Have you ever downloaded Meitu? Meitu is one of the world’s popular beautifying/selfie-enhancing app that gives your selfies a magic effect. Since its 2008 launch in China, it is available in 26 countries and has garnered more than 430 million users outside China. 
Meitu is taking the world by storm with it’s ability to turn mere pictures into anime characters and unique figures, such as Kawaii and much more. However, the app had also raised red flags with security researchers for its excessive collection of data from users. Someone have said on Twitter ” You get to look kawaii for selling all your personal data and soul to China.

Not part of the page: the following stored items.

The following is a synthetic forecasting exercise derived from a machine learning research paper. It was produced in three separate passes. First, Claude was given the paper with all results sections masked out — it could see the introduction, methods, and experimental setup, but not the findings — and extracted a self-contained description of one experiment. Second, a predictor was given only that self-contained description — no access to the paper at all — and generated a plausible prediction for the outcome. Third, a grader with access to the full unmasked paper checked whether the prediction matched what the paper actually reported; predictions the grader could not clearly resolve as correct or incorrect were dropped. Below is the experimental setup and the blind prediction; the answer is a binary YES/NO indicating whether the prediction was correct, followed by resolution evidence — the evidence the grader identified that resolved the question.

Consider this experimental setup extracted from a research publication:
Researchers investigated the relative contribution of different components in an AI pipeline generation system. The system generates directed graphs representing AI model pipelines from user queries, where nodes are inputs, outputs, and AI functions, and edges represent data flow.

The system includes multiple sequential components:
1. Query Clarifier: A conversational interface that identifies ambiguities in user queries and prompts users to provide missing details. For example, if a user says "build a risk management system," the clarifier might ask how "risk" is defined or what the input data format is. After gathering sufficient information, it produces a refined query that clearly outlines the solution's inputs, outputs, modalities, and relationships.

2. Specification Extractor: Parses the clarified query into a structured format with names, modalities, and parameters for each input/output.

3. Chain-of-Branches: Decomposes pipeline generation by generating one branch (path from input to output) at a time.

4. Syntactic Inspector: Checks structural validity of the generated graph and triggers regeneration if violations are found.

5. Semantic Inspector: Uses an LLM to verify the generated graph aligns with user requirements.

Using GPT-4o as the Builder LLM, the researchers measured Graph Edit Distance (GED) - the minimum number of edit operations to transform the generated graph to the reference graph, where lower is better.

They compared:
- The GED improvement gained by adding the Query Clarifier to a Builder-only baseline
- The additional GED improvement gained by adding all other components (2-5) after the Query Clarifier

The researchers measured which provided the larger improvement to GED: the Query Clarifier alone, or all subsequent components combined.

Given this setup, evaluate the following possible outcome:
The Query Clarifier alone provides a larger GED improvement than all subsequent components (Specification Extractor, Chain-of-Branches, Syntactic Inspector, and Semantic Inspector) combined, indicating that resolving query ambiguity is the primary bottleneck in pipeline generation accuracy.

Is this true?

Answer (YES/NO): YES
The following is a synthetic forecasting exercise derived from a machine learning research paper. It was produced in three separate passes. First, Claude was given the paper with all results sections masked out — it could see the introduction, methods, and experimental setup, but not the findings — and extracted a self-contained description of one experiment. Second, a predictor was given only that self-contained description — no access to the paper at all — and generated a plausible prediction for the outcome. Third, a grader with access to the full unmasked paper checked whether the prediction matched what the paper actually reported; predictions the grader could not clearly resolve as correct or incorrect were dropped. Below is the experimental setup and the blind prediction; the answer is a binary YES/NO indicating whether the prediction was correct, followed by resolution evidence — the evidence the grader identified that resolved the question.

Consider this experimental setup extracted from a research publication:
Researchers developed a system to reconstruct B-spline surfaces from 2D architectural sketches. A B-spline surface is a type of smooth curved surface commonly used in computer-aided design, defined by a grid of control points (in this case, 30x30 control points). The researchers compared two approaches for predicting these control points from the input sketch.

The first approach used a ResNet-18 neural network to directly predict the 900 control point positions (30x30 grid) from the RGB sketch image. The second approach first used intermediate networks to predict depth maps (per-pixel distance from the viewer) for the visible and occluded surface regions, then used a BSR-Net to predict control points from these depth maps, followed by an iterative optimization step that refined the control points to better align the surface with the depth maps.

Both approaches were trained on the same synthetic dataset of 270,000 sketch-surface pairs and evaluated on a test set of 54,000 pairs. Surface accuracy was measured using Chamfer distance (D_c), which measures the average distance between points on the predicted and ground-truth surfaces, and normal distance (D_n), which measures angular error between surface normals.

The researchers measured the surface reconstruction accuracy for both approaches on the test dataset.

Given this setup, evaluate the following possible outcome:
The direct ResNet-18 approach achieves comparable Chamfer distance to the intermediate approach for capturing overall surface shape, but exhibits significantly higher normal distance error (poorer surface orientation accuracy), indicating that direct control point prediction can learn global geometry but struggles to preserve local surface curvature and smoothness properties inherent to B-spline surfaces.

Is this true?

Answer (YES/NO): NO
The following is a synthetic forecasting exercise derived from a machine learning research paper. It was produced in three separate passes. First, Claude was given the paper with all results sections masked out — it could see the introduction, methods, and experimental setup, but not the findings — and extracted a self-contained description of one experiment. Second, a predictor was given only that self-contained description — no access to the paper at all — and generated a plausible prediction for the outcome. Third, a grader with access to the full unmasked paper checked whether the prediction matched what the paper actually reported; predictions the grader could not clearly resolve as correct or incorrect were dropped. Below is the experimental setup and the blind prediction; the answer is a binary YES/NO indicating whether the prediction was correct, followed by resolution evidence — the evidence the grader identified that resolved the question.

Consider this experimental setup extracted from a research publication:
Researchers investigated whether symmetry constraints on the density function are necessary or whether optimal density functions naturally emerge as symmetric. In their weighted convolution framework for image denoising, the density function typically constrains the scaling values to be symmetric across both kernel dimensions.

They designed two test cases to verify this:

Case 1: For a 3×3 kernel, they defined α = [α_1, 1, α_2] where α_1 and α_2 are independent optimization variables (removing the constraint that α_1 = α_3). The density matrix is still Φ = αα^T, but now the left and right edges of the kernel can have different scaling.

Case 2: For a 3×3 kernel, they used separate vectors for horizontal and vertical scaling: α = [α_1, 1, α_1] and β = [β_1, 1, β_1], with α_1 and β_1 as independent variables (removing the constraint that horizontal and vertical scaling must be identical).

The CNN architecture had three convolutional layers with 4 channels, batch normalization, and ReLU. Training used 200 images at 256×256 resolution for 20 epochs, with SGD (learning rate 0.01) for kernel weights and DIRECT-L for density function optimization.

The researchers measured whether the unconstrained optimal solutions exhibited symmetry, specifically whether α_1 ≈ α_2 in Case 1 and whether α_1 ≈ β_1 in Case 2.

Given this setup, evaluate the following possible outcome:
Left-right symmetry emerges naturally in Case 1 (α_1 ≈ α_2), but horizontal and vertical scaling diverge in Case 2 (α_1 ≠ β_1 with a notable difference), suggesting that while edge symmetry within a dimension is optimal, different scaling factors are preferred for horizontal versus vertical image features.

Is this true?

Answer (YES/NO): NO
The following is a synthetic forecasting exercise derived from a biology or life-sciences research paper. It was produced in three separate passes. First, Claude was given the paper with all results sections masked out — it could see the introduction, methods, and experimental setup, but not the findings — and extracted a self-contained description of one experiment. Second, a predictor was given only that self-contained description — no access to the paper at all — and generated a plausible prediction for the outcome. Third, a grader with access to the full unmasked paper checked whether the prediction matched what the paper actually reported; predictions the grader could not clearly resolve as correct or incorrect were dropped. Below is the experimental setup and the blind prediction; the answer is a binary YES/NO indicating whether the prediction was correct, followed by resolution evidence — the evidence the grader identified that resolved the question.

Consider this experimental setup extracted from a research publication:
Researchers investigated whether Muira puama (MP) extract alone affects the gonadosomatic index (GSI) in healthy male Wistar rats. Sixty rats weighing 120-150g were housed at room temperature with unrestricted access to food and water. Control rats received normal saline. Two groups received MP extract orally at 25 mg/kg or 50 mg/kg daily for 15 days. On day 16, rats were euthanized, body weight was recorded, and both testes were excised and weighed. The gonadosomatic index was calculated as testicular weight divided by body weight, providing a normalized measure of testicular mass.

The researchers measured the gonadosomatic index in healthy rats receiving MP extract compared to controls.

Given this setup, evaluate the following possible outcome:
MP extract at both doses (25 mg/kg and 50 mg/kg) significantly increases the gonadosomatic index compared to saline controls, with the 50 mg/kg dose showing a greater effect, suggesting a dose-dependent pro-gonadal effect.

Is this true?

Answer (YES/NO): NO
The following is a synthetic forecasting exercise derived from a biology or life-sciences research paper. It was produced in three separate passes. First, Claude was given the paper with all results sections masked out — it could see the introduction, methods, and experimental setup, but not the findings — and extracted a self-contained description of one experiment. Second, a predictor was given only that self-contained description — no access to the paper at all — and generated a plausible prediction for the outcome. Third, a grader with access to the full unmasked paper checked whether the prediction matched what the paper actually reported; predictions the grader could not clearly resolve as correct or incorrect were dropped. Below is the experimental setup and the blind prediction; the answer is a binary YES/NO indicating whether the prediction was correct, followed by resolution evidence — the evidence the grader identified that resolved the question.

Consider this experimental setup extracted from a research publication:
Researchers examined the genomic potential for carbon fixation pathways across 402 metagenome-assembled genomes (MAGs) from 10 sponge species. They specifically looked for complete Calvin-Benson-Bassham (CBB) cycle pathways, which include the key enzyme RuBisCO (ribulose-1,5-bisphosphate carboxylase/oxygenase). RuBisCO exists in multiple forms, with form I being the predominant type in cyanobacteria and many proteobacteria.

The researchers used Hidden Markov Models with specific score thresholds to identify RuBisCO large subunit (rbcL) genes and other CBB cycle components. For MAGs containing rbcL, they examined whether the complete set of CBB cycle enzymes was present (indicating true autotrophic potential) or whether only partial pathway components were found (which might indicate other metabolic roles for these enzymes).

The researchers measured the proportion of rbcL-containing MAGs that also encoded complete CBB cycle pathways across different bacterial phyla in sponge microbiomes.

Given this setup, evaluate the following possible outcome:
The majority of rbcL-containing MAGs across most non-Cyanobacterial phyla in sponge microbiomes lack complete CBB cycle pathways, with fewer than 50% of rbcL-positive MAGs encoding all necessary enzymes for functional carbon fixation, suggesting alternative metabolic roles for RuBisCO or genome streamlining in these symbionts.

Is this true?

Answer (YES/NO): NO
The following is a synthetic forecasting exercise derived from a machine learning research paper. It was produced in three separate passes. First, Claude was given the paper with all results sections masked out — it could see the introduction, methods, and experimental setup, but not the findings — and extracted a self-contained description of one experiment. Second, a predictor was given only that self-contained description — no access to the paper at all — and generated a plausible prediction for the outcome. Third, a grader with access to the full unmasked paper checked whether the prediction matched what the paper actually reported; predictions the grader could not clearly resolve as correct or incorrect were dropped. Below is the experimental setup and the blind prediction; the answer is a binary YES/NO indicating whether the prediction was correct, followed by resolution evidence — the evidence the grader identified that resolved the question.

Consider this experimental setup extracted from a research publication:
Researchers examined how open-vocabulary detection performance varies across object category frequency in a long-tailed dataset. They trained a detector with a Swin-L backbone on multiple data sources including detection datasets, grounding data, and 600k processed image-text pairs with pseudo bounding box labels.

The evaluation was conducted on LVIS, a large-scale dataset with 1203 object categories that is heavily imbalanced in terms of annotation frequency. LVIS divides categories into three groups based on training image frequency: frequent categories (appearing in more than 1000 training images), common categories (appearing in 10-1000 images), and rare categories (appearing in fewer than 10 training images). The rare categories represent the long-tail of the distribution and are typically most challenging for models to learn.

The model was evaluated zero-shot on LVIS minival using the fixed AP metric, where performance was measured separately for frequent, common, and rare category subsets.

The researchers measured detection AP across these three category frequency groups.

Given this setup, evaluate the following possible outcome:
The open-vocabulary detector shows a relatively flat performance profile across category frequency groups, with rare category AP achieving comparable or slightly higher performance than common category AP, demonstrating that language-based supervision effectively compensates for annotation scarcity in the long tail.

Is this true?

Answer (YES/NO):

But what kind of information did it send actually to Chinese servers? The app just requests access not only to your camera and photos but also seeks GPS location, service provider information, Wi-Fi connection data, SIM card information, jailbreak/root status, and various other personal identifiers such as IMEI, that could be used for tracking purposes which has raised the alarm.
Here are some tweets with their photos that was processed through the Meitu app.

However, security researchers confirmed that the app has the permissions that ticked their concern.

But, despite of that obvious information hoarding, Meitu told CNet that it is not selling customer data to anyone but is using the data collection code because the company itself is headquartered in China, where tracking services provided by the Apple App Store and Google Play are blocked.

“To get around this, Meitu employs a combination of third-party and in-house data tracking systems to make sure the user data tracked is consistent,” said a Meitu spokesperson.

“Furthermore, the data collected is sent securely, using multi-layer encryption to servers equipped with advanced firewall, IDS and IPS protection to block external attacks.”

Another possibility why this is done, according to Digital Trends, is that Meitu is collecting information to comply with the new Chinese government regulations that requires app makers to identify their users and prevent them from uploading banned content.